Start RAW DATA

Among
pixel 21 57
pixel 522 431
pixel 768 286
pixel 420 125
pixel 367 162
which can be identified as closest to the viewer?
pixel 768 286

End RAW DATA

Please write out every line above in full, shifting each coordinate in the answers by -45 and leaving all other numbers unchanged.

Among
pixel 21 57
pixel 522 431
pixel 768 286
pixel 420 125
pixel 367 162
which can be identified as closest to the viewer?
pixel 723 241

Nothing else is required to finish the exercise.